I was at a loss for words. Now it appeared as though I was actively looking for trouble. He would either think I had done it on purpose, or that I’d been thinking about him when I’d sent it. Which would be the truth.
Sep 4, 2012 7:25 PM
Didn’t mean it. Embarrassed. Working late & a little tired.
Sep 4, 2012 7:26 PM
Mrs. Germaine, it’s not advisable to alert predators of your whereabouts late at night.
My heart stilled as I melted into a puddle of desire. A memory of a dream wedged itself into my thoughts. I’d had it shortly after David and I had stopped contact, only once, but I hadn’t forgotten it. We would meet accidentally in the same alley where Mark Alvarez had attacked me.
When my phone chimed again, I was already panting.
Sep 4, 2012 7:29 PM
That is, unless you’re looking to get caught.

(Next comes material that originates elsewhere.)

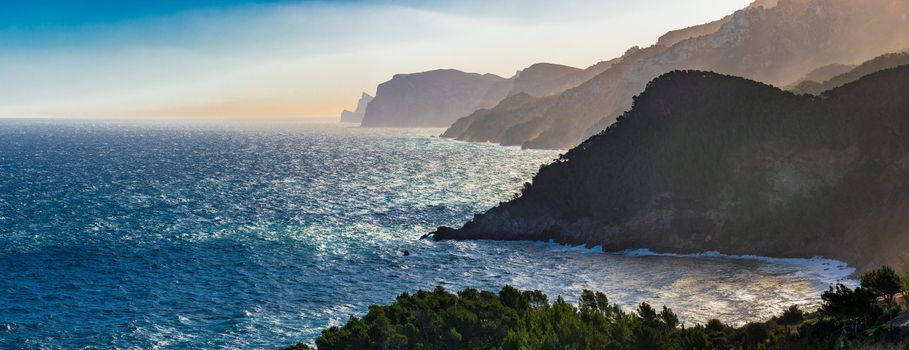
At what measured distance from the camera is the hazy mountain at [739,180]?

I slid a tentative hand under my dress and into my damp panties. I relaxed back in my chair and remembered the dream, filling in the details where necessary.
I peer down the dark alleyway and am struck with fear when I see the silhouette of a big man. As he approaches, slow and cat-like, I turn to run the way I came but am met with a brick wall. He’s bearing down on me now, filling the small alley so I can’t escape. He looks incredibly strong.
It’s David, I realize, but my sigh of relief catches in my throat. I’m afraid of him. He slowly reaches out and snaps me to him by my waist, as though I were a flower to be plucked from the ground.
His lips are on mine, hard and unrelenting, and he won’t budge when I push him.
“Don’t fight,” he says when we’ve parted.
He scares me, but I obey. I let him move my arms like a puppet master and fix them above my head so I am helpless in his grip.
“Say it,” he prompts, as he shifts both wrists into one hand.
I fret because I don’t know what he wants me to say. When I look down again, I’m naked. With his free hand, he unzips his pants and pulls them down.
I panic and look over the exquisite face that is now hard and unrecognizable, a David I don’t know. Even his brown eyes are obsidian black to match his hair.
“Say it.”
“I don’t know,” I reply, chewing the inside of my cheek.
He pulls my leg around him and positions himself against me. When he plunges into me, I cry his name, a word that is a mixture of fear and pleasure leaving my tongue.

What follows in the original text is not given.